# [SOLVED] Can't access iPhone 4.0 personal hotspot (tethering)



## Patriot1990

I have been trying to use the personal hotspot or tethering capability that comes with the iPhone 4.0 and my current data usage plan. While I can create the personal hotspot just fine, I am unable to access it via wifi from my laptop for some reason. I have been struggling wit this problem for several weeks now because I know there is probably something very simple that I am overlooking, but I am at the end of my rope. Can anyone help?


----------



## aciid

*Re: Can't access iPhone 4.0 personal hotspot (tethering)*

Hello Patrio1990,

Are you able to see the listed WiFi network at all?
Please let us know how far along the process you're getting, and what exactly you can not do.
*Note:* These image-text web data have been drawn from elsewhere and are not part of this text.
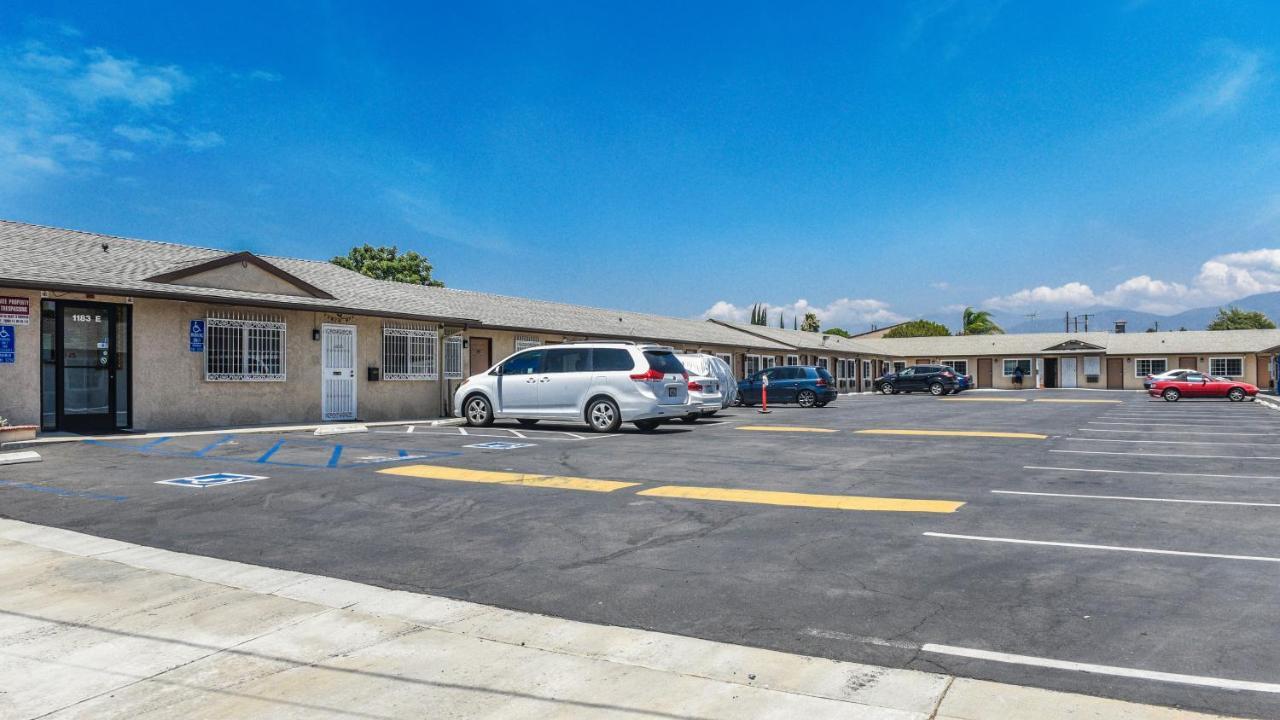 Sunset Motel Pomona Exterior foto
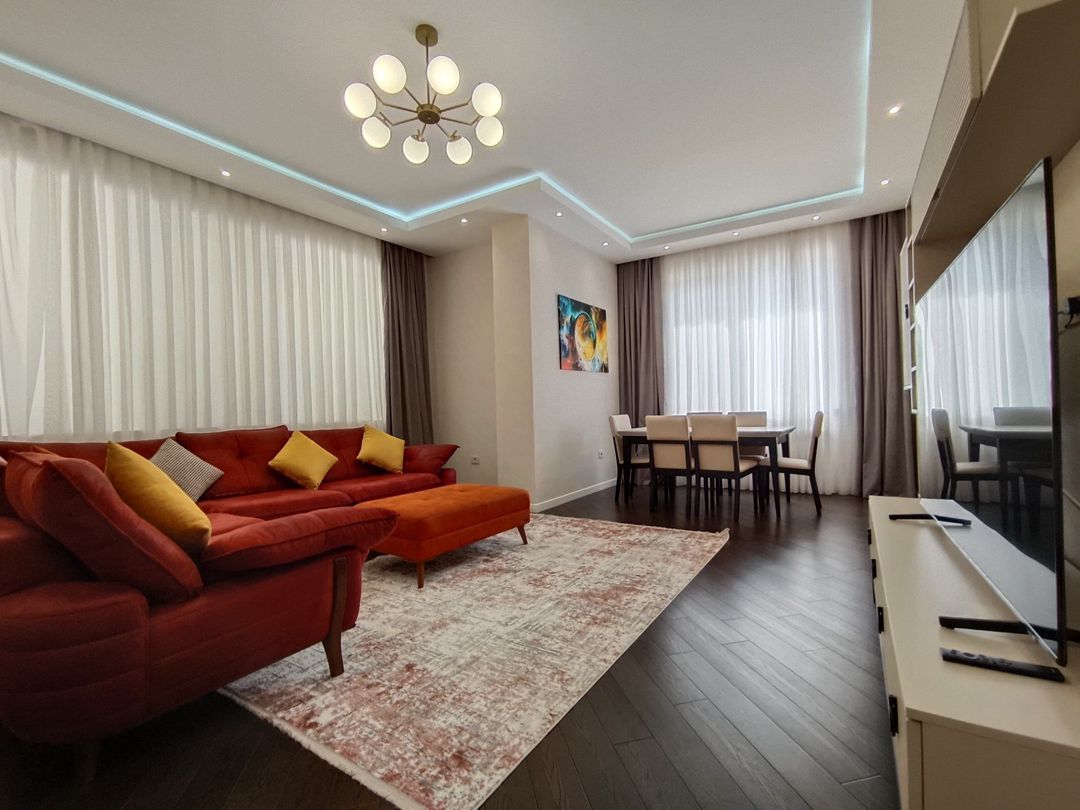 İcarəyə verilir 3 otaqlı yeni tikili 125 m² — Mənzil, Bakı (11)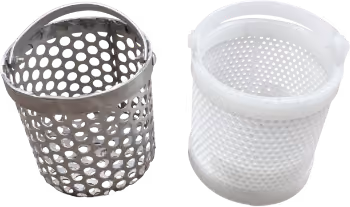 Stainless & Poly Basket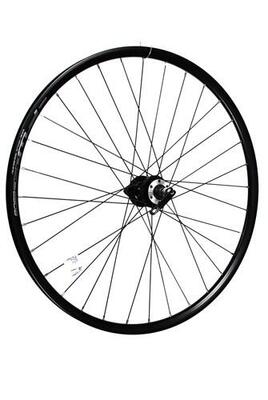 Rodi achterwiel 27,5 inch 584x19 met zwarte schijfrem en 6-gaats cassette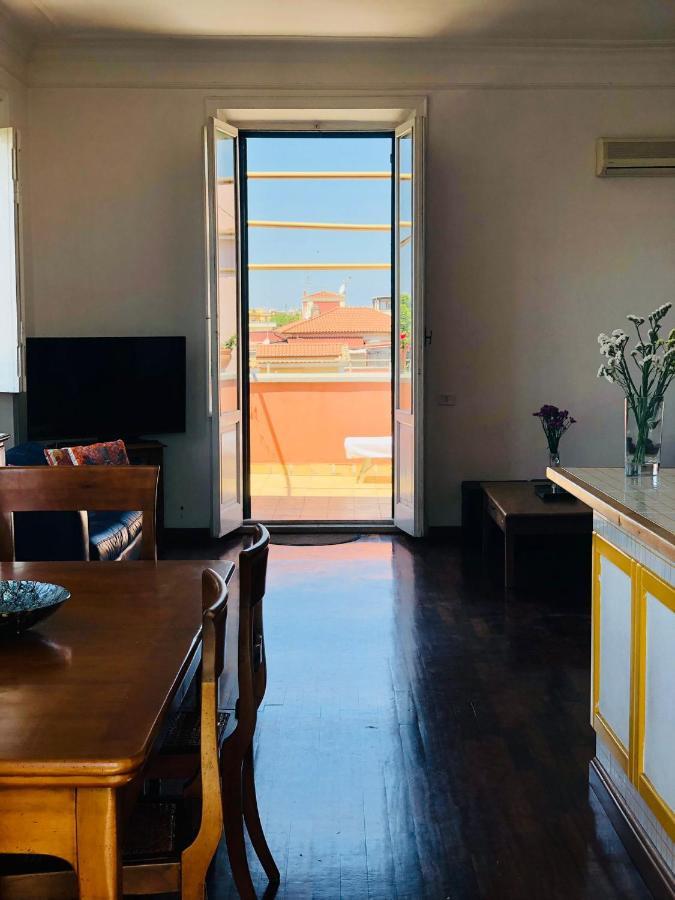 Penthouse Sea View Apartamento Lido di Ostia Exterior foto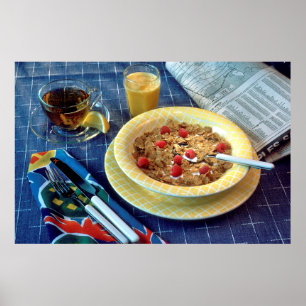 Morgonfrukost Poster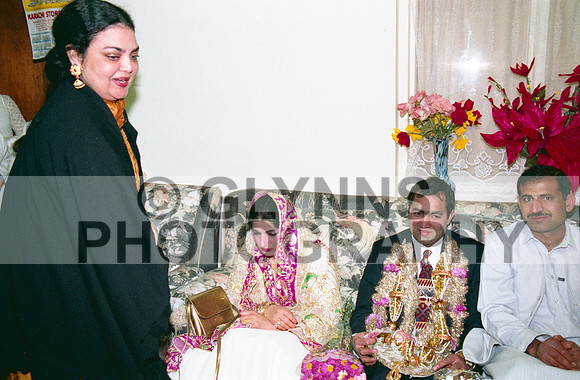 Ballyhaunis (Pakistan Wedding) 1995_0013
1. Is the network Visible in your 'Available networks'-list on your PC?
2. Is the WiFi tethering showing as active? (Blinking blue bar in the top of the screen, when exited settings-view)
3. Does other internet sharing services work? (i.e bluetooth, USB)


----------



## Patriot1990

*Re: Can't access iPhone 4.0 personal hotspot (tethering)*

The net work appears to activate and the phone lights up blue. The network also shows up, but the name includes some strange additional characters and when I attempt to connect nothing happens. Any idea what these strange characters mean? I tried the USB, but couldn't get that to work either.


----------



## aciid

*Re: Can't access iPhone 4.0 personal hotspot (tethering)*

What machine are you tethering to, what Operating system?
Can any other devices/PCs connect to the shared network?


----------



## Patriot1990

I figured it out and got it to work. I think I had entered the password incorrectly. Thank you so much for your assistance.


----------



## aciid

*Re: Can't access iPhone 4.0 personal hotspot (tethering)*

No problem at all, glad you got it workign!
Thread has been marked as Solved.


----------